CERILLERO Y ANARQUISTA
Hace tiempo prometí que un día pondríamos una placa con su nombre donde, desde hace treinta años, asiste a las idas y venidas de los clientes, presta dinero y fía tabaco, te guarda la correspondencia y confirma el generoso corazón de oro que late tras su gesto irónico y el mal genio que asoma cuando le pega al frasco y recuerda que su padre, miliciano anarquista, luchó por la libertad antes de morir en la guerra civil, dejando a su huérfano sin infancia, sin juventud, sin instrucción y lejos del lado fácil de la existencia. Por eso en la placa pone: «Aquí vendió tabaco y vio pasar la vida Alfonso, cerillero y anarquista. Sus amigos del café Gijón». La redactamos así, en pretérito indefinido, para que Alfonso sepa qué leerá la gente cuando él ya no esté allí. Privilegio ese, conocer en vida el juicio de la posteridad, que está reservado a muy pocos. A grandes hombres, tan sólo. A gente especial como él.
Así que háganme un favor. Si van a Madrid, pasen a saludarlo.
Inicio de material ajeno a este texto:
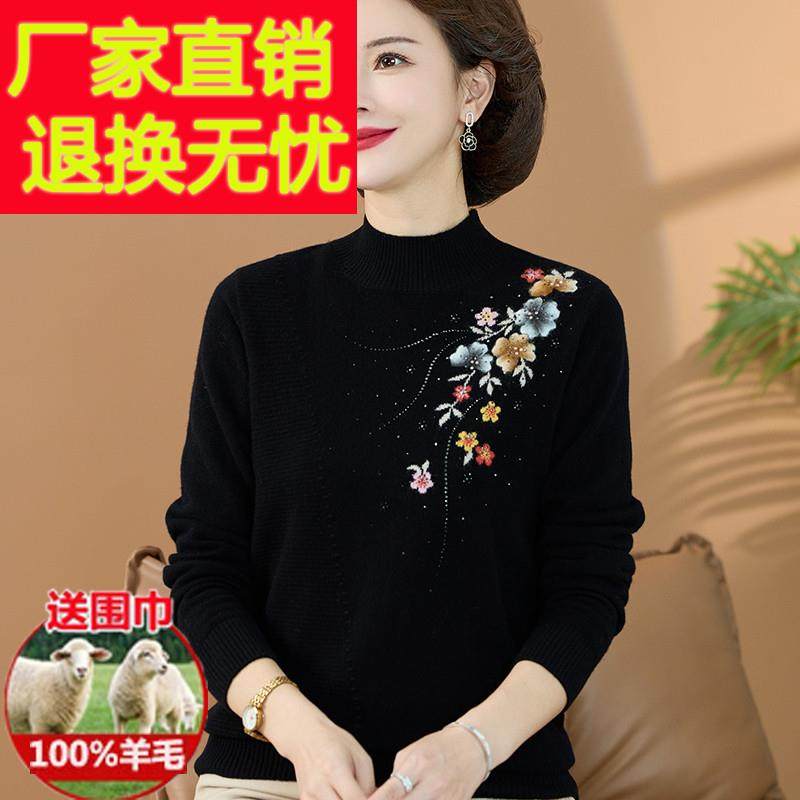 中老年纯羊毛衫女秋冬装绣花半高领打底衫妈妈秋冬装加厚大码毛衣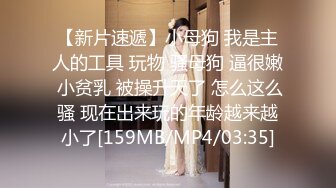 妈妈和儿子的故事 【恋母】今晚心情不好 吃伟哥找妈妈泄愤，无套内射 就一场 晚上新来的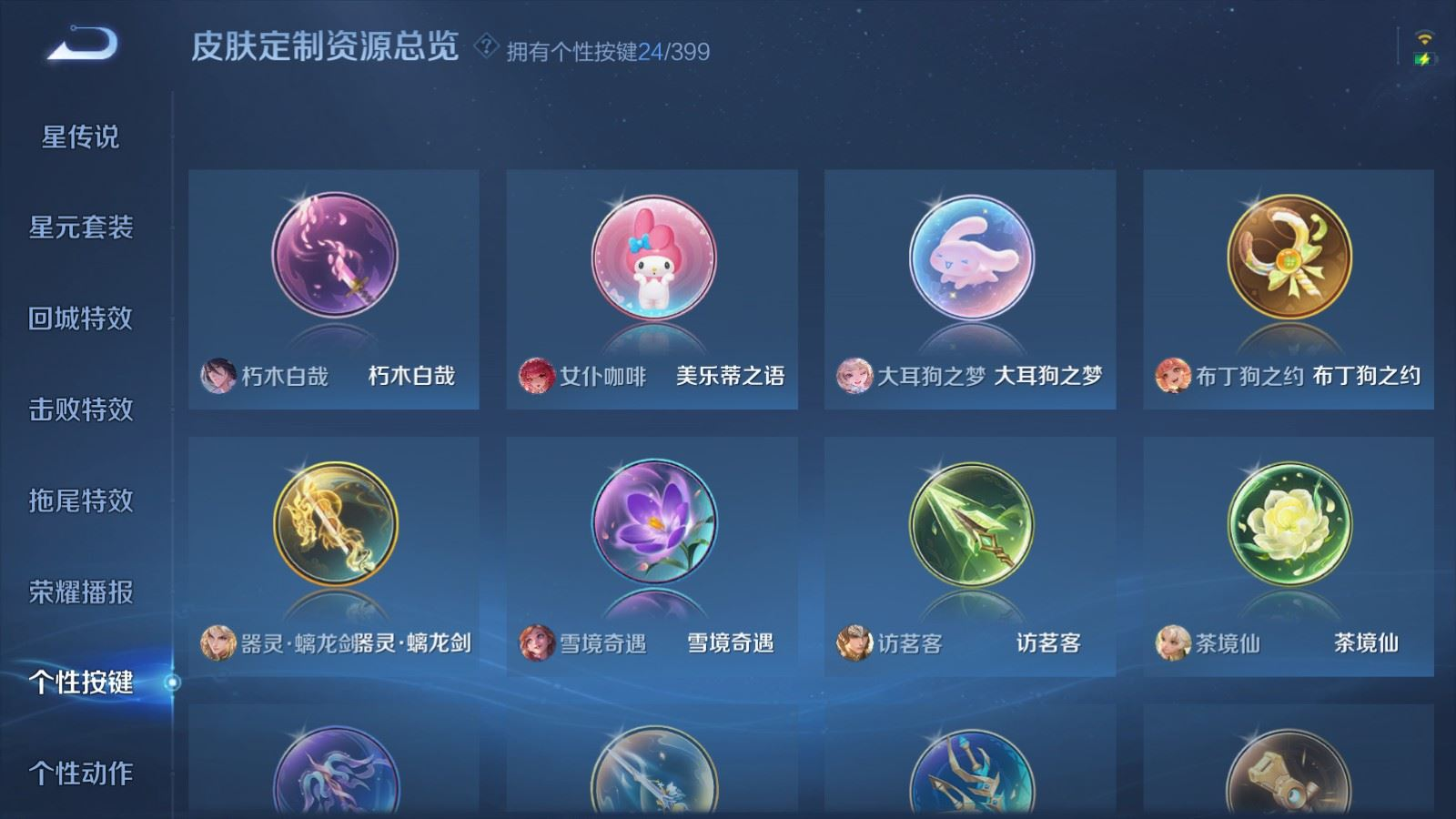 WZQM4197882王者荣耀账号详情图28 WZQM4197882王者荣耀账号详情图28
Alfonso es la memoria bohemia de Madrid, del café legendario que en otro tiempo se llenaba de artistas famosos, escritores malditos o benditos, gente del teatro, actrices, poetas, vividores, sablistas y furcias profesionales o aficionadas; cuando, por culpa de algún guasón, la pobre señora de los lavabos salía voceando: «Don Francisco de Quevedo, lo llaman al teléfono». Alfonso es monumento vivo de un mundo muerto. Centinela de nuestras nostalgias. Y ese último testigo de los fantasmas del viejo café sigue allí, en su garita de tabaco y lotería, mirando, escuchando en silencio, despreciando, aprobando con ojos guasones y juicio callado, inapelable. De vez en cuando le da el arrebato libertario y monta la pajarraca; como hace poco, cuando sus jefes del Gijón lo tuvieron tres días arrestado en casa, sin dejarlo ir al trabajo, porque Joaquín Sabina se lo llevó a una taberna a calzarse veinte copas, y a la vuelta, un poquito alumbrado, Alfonso cantó las verdades a un par de clientes que se le atravesaron en el gaznate. «Los intelectuales -decía- sois una mierda.»
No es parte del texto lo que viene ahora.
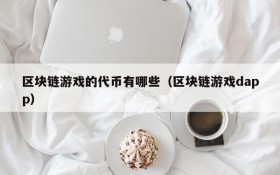 区块链游戏的代币有哪些(区块链游戏dapp)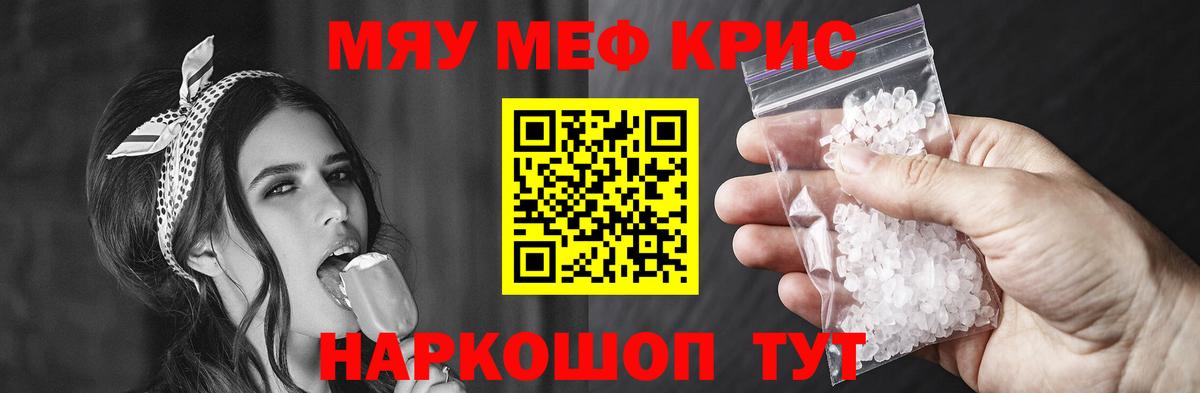 Меф мяу мяу  Дмитров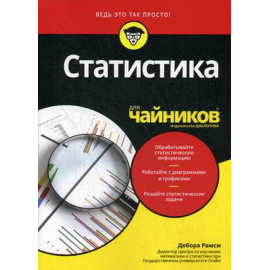 Рамси Дебора. Статистика для чайников.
Ése es mi Alfonso. Con su pinta de torero subalterno maltrecho por el ruedo de la vida. Con sus filias y sus fobias, conciencia viva de una época irrepetible con su historia artística, noctámbula, erótica, golfa. ,

El día en que tomé posesión del sillón en Real Academia Española lo invité, claro. Se presentó repeinado, con chaqueta y corbata -«La primera vez que me la pongo», gruñó cuando le comenté, para chinchar, que parecía un fascista-. Lo que es la vida: le tocó sentarse lado de Jesús de Polanco, y allí estuvieron los dos charlando de sus cosas, de tú a tú, el cerillero del café Gijón y el propietario del grupo Prisa. Cómo lo ves, Jesús, y tal y cual. Yo en tu lugar, etcétera. Todo con muy buen rollo. Aunque al final, según me cuentan, a Alfonso le dio la vena anarquista y le estuvo dando al pobre Polanco, que escuchaba y asentía comprensivo con la cabeza, una brasa libertaria de la leche.